Desde algunos espacios del centro del país, suele pensarse que hay regiones de Venezuela donde reina la escatología verbal incontenida. Pues, todos lo sabemos, el Zulia no escapa de esta  posibilidad. Y los zulianos andan tan orgullosos de que así se les considere que hasta han fraguado una popular gramática para el vocablo verga. Un término tan sencillo como verga (“pene” según el diccionario) se usa en predios zulianos para extremos semánticos tan lejanos como un introductor discursivo (para abrir una conversación: “¿sabéis una verga?”) hasta la manifestación de sorpresa (“¡a la verga!”) y la negación absoluta (“¡ni de verga!”).
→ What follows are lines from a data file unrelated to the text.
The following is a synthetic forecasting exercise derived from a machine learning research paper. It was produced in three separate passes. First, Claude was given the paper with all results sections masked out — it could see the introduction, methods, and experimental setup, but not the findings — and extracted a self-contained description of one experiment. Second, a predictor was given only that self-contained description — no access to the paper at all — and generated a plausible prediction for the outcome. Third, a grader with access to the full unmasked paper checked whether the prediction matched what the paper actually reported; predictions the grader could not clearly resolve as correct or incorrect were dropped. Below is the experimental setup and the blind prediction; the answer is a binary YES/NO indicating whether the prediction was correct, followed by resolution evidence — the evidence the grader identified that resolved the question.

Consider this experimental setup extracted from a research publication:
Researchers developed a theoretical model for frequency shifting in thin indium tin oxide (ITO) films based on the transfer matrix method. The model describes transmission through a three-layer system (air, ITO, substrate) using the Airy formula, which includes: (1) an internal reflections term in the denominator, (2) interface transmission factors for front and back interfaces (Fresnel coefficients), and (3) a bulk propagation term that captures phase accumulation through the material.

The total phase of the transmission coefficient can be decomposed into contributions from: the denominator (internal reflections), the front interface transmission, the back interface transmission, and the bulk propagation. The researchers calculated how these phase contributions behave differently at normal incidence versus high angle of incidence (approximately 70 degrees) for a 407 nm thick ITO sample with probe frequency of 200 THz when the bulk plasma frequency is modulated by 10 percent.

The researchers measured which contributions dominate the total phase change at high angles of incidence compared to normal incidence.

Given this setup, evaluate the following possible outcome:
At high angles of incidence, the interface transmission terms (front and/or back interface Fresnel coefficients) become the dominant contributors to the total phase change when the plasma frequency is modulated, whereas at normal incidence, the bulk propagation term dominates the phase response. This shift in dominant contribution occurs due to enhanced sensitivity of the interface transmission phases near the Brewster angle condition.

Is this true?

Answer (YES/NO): YES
Este liberalismo hacia ciertas voces llamadas por los puristas escatológicas, excrementicias o “malsonantes” ha servido para que se atribuya a los usuarios cierta fama (no siempre justificada) de “groseros”, “malhablados”, “bocasucia” y un largo etcétera. Censura y discriminación juntas.
Y allí hay que salir al paso a quienes se creen hablantes prístinos porque jamás recurren a las llamadas “palabrotas” para justificar una rabieta, una sorpresa o manifestar algún dolor o alegría súbita.
De mi parte, siempre he dicho a mis alumnos que las llamadas escatologías son intensas pero a veces necesarias. No es lo mismo "recordarle la progenitora" que "mentarle la madre" a alguien que ha ofendido tu dignidad. En ciertos contextos familiares puede resultar casi ridículo exclamar “¡outch!” cuando te has dado tremendo coñazo en la espinilla y solo te provoca gritar “¡coooño!”. Ni que fueras Batman o Robin.
Vuelvo y completo el cuento del señor maracucho a quien escuchamos en la plaza Bolívar de Maracaibo. El grupo con el que discutía lo estaba imprecando y a coro le decía “¡traidor,  coño’e tu madre!” Pues para él la salida más honorable fue llamarlos a todos “¡mamagüevo’e perro!”. Si se quiere, haberles respondido con un “¡imbéciles!”, "¡estúpidos!" o (incluso) "¡la tuya!" habría sido interpretado por quienes lo ofendían como torpe y hasta fuera e contexto, cuando no amanerado.
Porque hasta las escatologías tienen su contexto. Y no usarlas cuando se las precisa, puede resultar nocivo para la salud. En esto de los usos del lenguaje, a la gente que se cree más que los demás y que alega no usar ¡jamás! las llamadas groserías porque le resultan propias del vulgo (he allí la censura y discriminación solapadas), le parece gracioso y hasta totalmente permisible que en las películas gringas los personajes repitan hasta la saciedad  las expresiones shit,  fuck you, son of the bitch cada vez que se les antoje. Y si se trata del francés no digamos las veces que en  los coloquios parisinos se repiten las candentes voces ¡merde! o ¡connard! (equivalente francés al gilipollas peninsular, creo).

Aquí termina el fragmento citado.